▶ **SET EXERCISE**
Please put every line of the records below into a Markdown table with the columns Row and Line, giving each line a row number and leaving out blank lines.

▶ **SUPPLIED MATERIAL**

----

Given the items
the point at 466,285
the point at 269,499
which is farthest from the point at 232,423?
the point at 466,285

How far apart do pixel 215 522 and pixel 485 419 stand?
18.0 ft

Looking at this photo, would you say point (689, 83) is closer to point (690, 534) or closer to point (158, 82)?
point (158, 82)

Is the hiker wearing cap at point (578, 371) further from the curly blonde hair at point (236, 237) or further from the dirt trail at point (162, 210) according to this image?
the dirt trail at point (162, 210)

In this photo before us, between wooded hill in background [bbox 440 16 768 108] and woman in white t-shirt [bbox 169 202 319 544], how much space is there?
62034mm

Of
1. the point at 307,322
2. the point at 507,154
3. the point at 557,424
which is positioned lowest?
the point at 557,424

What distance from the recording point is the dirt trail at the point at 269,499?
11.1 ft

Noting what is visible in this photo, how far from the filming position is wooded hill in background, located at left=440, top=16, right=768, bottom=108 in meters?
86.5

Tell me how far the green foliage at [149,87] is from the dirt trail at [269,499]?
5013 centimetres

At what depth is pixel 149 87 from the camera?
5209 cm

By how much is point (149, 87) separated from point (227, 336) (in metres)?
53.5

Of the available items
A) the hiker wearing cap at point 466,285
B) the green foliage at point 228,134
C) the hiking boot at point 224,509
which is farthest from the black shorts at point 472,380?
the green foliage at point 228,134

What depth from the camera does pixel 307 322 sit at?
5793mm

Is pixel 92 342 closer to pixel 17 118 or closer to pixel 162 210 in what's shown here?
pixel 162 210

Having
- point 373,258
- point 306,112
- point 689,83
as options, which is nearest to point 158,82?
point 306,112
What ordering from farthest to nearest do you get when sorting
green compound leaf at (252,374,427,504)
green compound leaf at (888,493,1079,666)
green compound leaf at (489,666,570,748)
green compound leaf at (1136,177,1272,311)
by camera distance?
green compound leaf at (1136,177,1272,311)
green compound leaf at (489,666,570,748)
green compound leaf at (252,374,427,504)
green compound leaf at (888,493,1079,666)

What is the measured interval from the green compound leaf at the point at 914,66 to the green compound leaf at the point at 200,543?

----

▶ **THE RESULT**
| Row | Line |
|---|---|
| 1 | Given the items |
| 2 | the point at 466,285 |
| 3 | the point at 269,499 |
| 4 | which is farthest from the point at 232,423? |
| 5 | the point at 466,285 |
| 6 | How far apart do pixel 215 522 and pixel 485 419 stand? |
| 7 | 18.0 ft |
| 8 | Looking at this photo, would you say point (689, 83) is closer to point (690, 534) or closer to point (158, 82)? |
| 9 | point (158, 82) |
| 10 | Is the hiker wearing cap at point (578, 371) further from the curly blonde hair at point (236, 237) or further from the dirt trail at point (162, 210) according to this image? |
| 11 | the dirt trail at point (162, 210) |
| 12 | In this photo before us, between wooded hill in background [bbox 440 16 768 108] and woman in white t-shirt [bbox 169 202 319 544], how much space is there? |
| 13 | 62034mm |
| 14 | Of |
| 15 | 1. the point at 307,322 |
| 16 | 2. the point at 507,154 |
| 17 | 3. the point at 557,424 |
| 18 | which is positioned lowest? |
| 19 | the point at 557,424 |
| 20 | What distance from the recording point is the dirt trail at the point at 269,499? |
| 21 | 11.1 ft |
| 22 | Noting what is visible in this photo, how far from the filming position is wooded hill in background, located at left=440, top=16, right=768, bottom=108 in meters? |
| 23 | 86.5 |
| 24 | Tell me how far the green foliage at [149,87] is from the dirt trail at [269,499]? |
| 25 | 5013 centimetres |
| 26 | At what depth is pixel 149 87 from the camera? |
| 27 | 5209 cm |
| 28 | By how much is point (149, 87) separated from point (227, 336) (in metres)? |
| 29 | 53.5 |
| 30 | Of the available items |
| 31 | A) the hiker wearing cap at point 466,285 |
| 32 | B) the green foliage at point 228,134 |
| 33 | C) the hiking boot at point 224,509 |
| 34 | which is farthest from the black shorts at point 472,380? |
| 35 | the green foliage at point 228,134 |
| 36 | What depth from the camera does pixel 307 322 sit at? |
| 37 | 5793mm |
| 38 | Is pixel 92 342 closer to pixel 17 118 or closer to pixel 162 210 in what's shown here? |
| 39 | pixel 162 210 |
| 40 | Having |
| 41 | - point 373,258 |
| 42 | - point 306,112 |
| 43 | - point 689,83 |
| 44 | as options, which is nearest to point 158,82? |
| 45 | point 306,112 |
| 46 | What ordering from farthest to nearest do you get when sorting |
| 47 | green compound leaf at (252,374,427,504) |
| 48 | green compound leaf at (888,493,1079,666) |
| 49 | green compound leaf at (489,666,570,748) |
| 50 | green compound leaf at (1136,177,1272,311) |
| 51 | by camera distance? |
| 52 | green compound leaf at (1136,177,1272,311) |
| 53 | green compound leaf at (489,666,570,748) |
| 54 | green compound leaf at (252,374,427,504) |
| 55 | green compound leaf at (888,493,1079,666) |
| 56 | What is the measured interval from the green compound leaf at the point at 914,66 to the green compound leaf at the point at 200,543? |